## The task
The lines from the one with "white sapphire engagement" through the last line below are to be copied exactly; no other lines are to be returned.

## Dataset content

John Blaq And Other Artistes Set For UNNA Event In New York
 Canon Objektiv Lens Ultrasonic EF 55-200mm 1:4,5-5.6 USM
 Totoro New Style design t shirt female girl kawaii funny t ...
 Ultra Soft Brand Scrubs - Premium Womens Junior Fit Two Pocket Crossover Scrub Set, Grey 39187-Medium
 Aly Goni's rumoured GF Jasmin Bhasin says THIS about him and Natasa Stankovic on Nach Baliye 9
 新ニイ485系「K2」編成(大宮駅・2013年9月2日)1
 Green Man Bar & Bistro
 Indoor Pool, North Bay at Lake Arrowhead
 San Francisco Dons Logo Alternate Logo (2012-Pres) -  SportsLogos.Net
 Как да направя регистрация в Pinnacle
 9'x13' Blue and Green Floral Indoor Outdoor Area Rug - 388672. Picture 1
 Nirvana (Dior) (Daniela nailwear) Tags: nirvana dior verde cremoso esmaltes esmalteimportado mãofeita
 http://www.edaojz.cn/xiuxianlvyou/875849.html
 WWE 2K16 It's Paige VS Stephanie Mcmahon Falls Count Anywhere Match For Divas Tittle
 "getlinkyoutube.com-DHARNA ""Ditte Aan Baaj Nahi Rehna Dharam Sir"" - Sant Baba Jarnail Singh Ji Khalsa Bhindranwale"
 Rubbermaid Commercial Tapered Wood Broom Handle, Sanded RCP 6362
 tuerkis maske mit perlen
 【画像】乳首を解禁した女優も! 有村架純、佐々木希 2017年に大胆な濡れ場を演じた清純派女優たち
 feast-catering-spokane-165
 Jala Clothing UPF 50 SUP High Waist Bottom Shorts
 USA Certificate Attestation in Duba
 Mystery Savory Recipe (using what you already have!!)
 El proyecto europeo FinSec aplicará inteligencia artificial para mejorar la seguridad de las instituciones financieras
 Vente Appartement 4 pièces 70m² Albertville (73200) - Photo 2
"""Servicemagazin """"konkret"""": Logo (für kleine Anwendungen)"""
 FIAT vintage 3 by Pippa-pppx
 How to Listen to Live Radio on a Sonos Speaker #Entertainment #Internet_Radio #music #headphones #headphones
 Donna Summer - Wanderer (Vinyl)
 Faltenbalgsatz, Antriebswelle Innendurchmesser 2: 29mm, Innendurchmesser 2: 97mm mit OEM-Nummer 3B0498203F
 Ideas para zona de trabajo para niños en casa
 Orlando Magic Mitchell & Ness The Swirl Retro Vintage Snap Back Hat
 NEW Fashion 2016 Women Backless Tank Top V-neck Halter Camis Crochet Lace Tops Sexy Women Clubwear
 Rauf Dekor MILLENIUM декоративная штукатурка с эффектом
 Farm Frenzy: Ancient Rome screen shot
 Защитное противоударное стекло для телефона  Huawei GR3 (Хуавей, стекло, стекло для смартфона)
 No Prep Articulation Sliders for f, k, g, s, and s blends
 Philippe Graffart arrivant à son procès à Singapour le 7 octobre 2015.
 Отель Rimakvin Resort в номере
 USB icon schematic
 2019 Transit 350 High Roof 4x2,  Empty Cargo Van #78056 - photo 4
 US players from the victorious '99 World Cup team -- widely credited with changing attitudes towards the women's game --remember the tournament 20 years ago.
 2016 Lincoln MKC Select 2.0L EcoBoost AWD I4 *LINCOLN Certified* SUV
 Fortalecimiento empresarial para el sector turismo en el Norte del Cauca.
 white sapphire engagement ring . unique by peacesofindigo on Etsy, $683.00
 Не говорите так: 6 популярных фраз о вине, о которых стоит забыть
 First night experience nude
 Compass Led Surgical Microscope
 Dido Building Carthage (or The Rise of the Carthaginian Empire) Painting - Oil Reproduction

## Task output
 white sapphire engagement ring . unique by peacesofindigo on Etsy, $683.00
 Не говорите так: 6 популярных фраз о вине, о которых стоит забыть
 First night experience nude
 Compass Led Surgical Microscope
 Dido Building Carthage (or The Rise of the Carthaginian Empire) Painting - Oil Reproduction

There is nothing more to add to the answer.